What is to give light must endure burning.
            -Victor Frankl-
            It was the last day of math in which I was calculating no more numbers for life!  This is a lie I tell myself even today.  Algebra II was the course and because it was algebra II it was a cold, stormy, and dark night.  I walked in the dreary room which resembled a mental hospital thinking that I should be able to pass this class with the intense effort I had put into it through the tutoring sessions and marathon study sessions I had endured the entire semester.  The teacher handed out the test, I took a deep breath, reached into my bag, and I pulled out my pencil silently saying to myself:  “you can do it” in my most sarcastic Adam Sandler voice. I understood the importance of securing the happiness in math class.  I reached down for my calculator and my heart dropped into my stomach.  It was not in my bag where I had left it?  Panic set in because I know that my professor would have no mercy.   
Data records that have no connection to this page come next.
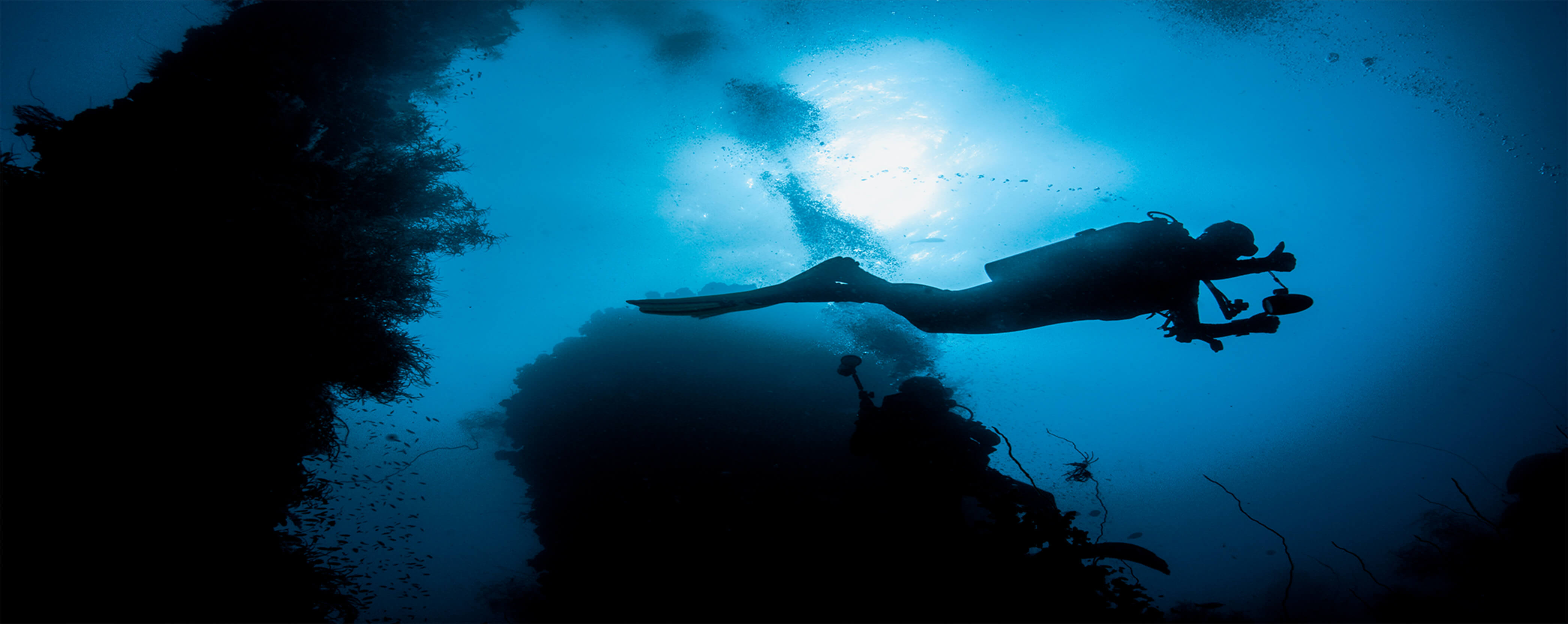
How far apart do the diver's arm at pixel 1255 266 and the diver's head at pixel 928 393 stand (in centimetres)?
511

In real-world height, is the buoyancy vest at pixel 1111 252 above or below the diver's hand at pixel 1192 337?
above

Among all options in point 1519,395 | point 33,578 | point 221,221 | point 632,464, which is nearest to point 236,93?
point 221,221

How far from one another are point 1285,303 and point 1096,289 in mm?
1507

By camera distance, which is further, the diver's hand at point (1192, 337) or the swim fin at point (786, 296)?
the swim fin at point (786, 296)

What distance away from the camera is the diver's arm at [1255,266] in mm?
4414

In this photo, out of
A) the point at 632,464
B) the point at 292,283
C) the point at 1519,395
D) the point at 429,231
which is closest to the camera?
the point at 292,283

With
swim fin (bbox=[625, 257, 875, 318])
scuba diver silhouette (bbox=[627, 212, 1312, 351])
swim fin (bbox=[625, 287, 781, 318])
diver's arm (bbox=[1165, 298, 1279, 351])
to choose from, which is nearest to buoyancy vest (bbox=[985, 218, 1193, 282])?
scuba diver silhouette (bbox=[627, 212, 1312, 351])

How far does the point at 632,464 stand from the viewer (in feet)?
46.1

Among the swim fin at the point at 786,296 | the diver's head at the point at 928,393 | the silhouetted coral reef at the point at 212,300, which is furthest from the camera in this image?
the diver's head at the point at 928,393

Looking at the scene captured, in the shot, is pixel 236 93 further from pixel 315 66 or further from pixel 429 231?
pixel 429 231

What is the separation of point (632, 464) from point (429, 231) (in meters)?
8.52

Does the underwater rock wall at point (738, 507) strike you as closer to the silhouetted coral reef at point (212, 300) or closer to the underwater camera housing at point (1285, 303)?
the underwater camera housing at point (1285, 303)

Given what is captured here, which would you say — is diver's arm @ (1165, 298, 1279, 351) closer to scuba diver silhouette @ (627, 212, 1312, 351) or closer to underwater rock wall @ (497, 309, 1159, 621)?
scuba diver silhouette @ (627, 212, 1312, 351)

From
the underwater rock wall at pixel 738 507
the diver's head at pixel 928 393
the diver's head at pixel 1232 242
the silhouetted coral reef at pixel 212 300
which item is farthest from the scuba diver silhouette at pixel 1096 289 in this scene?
the silhouetted coral reef at pixel 212 300
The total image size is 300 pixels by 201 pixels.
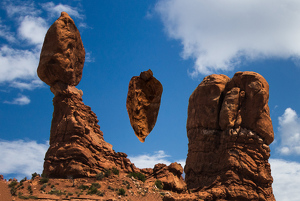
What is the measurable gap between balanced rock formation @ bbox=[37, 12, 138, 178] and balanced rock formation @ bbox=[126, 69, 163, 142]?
13.4m

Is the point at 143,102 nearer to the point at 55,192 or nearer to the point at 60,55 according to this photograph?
the point at 55,192

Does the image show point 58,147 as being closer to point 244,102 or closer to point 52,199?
point 52,199

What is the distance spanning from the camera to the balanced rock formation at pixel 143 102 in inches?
807

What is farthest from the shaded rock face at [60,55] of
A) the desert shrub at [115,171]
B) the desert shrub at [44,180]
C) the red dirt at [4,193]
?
the red dirt at [4,193]

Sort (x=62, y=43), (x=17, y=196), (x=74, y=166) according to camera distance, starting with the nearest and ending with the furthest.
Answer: (x=17, y=196) → (x=74, y=166) → (x=62, y=43)

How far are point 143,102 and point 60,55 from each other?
16.2m

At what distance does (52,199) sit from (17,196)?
214 cm

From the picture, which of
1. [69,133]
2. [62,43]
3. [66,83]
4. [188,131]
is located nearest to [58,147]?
[69,133]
I reported this news to the professor and he stated “Well that is too bad, Amber, it looks like you will be taking this test without a calculator.Maybe next time you will listen when the professor tells you to be prepared”.  There was no possible way I could have passed the test without a calculator. I made an attempt to answer the questions but failed.  I failed the course!  I was devastated!  My dream was to finish a doctorate degree and yet the my degree plan showed, on that day, that I would never even finish my AA.  I was 19 years old, living on my own with no financial support from my family, and I had to figure out how I was going pay for a doctoral degree when I could not pass or pay for math. Everything seemed hopeless as I drove home that night and it burned.  I found that my roommate gave my calculator to a friend to borrow for his test.  You see, he could not afford a calculator so my roommate felt that I was so much smarter and his friend needed it more.   
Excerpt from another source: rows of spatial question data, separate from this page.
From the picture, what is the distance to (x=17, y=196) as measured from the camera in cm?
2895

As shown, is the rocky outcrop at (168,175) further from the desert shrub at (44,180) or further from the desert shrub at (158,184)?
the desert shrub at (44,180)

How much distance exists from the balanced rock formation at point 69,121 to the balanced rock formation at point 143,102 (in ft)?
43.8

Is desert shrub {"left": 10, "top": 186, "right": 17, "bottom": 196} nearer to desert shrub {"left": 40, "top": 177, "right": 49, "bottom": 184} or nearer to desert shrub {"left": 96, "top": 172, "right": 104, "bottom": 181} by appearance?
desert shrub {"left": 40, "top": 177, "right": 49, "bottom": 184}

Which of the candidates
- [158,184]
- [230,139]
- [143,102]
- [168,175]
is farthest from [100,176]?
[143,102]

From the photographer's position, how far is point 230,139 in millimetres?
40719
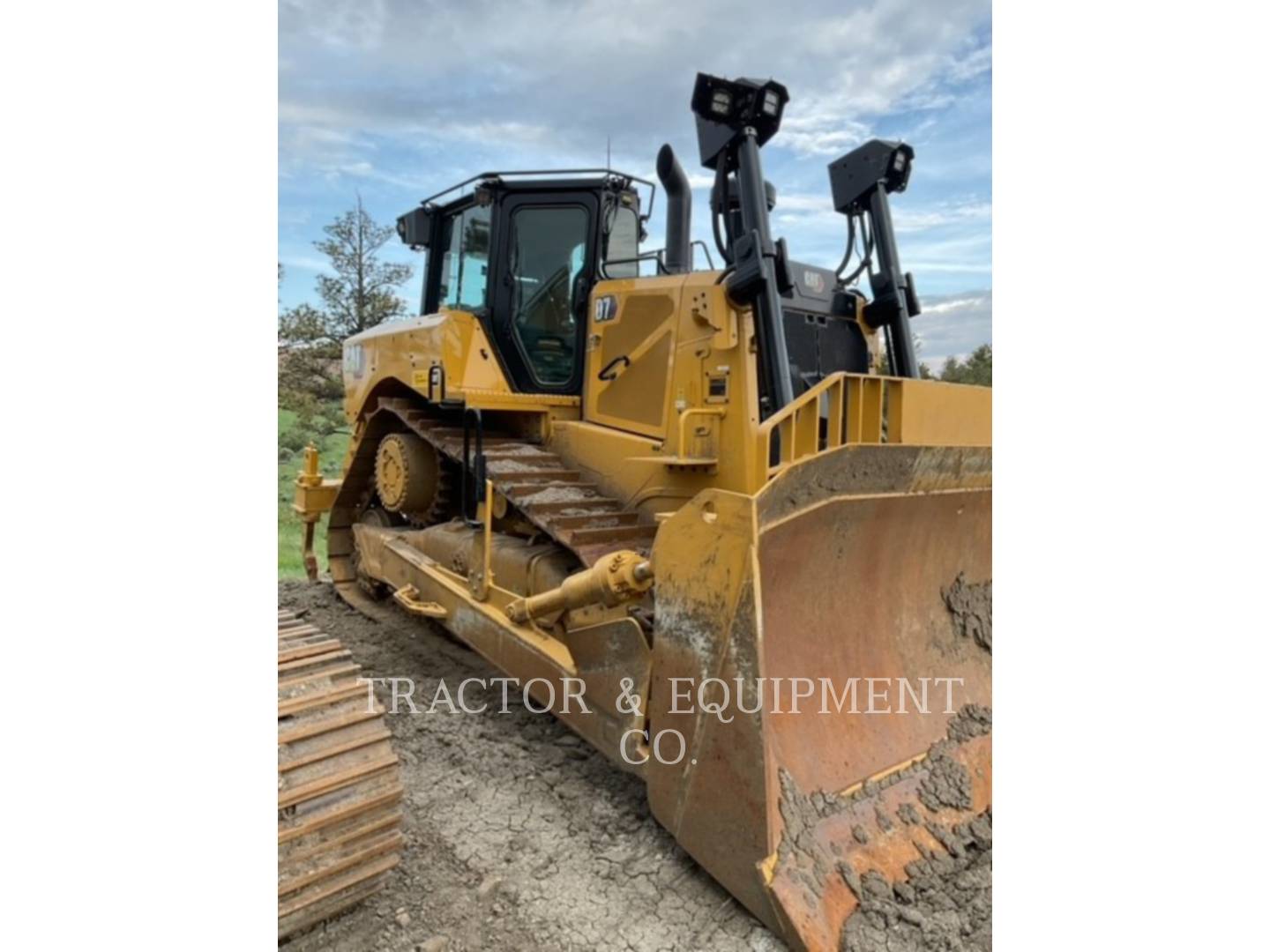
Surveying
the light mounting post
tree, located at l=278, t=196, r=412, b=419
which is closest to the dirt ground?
the light mounting post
             It is now eleven years later and I am nearing the end of my doctorate course work.  Anyone can guess that I did find a way to pay for school, passed a few more classes, and failed my way to successful moments multiple times. As I write this blog, I am taking a course that involves math, quantitative statistics. Thanks to all my repeated failures in Algebra class and life I am doing okay, but it does not lessen the burn and fear that I may fail or am not adequate to sit at the table with my fellow students.  So where am I going with all this you ask? What does a candle burning and then giving light have to do with some blogster's math story?” 
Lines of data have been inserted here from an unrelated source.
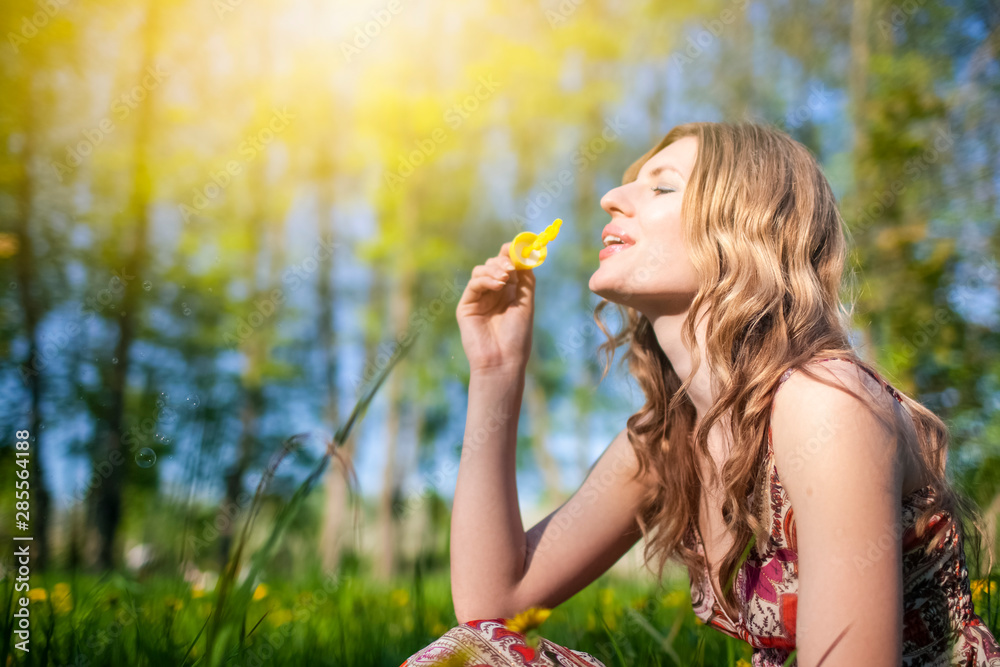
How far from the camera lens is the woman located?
3.38ft

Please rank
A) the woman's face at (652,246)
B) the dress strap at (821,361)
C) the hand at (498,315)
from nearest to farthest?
1. the dress strap at (821,361)
2. the woman's face at (652,246)
3. the hand at (498,315)

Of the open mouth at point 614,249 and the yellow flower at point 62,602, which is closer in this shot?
the open mouth at point 614,249

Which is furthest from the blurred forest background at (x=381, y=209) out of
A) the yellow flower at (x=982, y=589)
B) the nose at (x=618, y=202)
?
the nose at (x=618, y=202)

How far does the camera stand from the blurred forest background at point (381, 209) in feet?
15.1

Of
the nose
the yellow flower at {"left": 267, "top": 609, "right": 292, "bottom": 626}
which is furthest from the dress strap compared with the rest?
the yellow flower at {"left": 267, "top": 609, "right": 292, "bottom": 626}

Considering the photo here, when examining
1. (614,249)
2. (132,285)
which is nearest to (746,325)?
(614,249)

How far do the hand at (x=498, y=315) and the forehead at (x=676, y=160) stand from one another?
41 cm

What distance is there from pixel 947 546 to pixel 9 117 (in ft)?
24.2

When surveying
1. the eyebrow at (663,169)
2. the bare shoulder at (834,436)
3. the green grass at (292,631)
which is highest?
the eyebrow at (663,169)

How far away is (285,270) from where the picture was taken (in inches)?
342

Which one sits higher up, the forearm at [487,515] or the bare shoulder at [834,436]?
the bare shoulder at [834,436]

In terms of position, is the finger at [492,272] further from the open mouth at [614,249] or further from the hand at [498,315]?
the open mouth at [614,249]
The point is that in order to achieve anything we have to burn or fail in order to succeed. I know you’ve heard in many times but did you understand it fully?   It is inevitable, but not successive.  The tricky part is that I always thought at some point the burning or failing would stop and I would give light.  I realize now that this is false and socialized thinking because anything that is giving light is currently burning.  Success and failure always occur at the same time, if we choose success just as light and burning occur simultaneously. I’ve found that, when I do things that matter, life does not get easier. I have not found a way to make the burning more tolerable other than giving up.  When I give up, my cognitive development is unchanged; I make very little transformation or development in my mental or spiritual progression as a human being. So I guess what I am trying to say to those of you that are at the end of your ropes is:
 “if you ain’t burnin, you ain’t learnin.”

Amber Stubbs
2011

1 comment:

  1. I'm so glad that you chose Frankl. I find his writing so inspirational...

    Thank you for another really great class!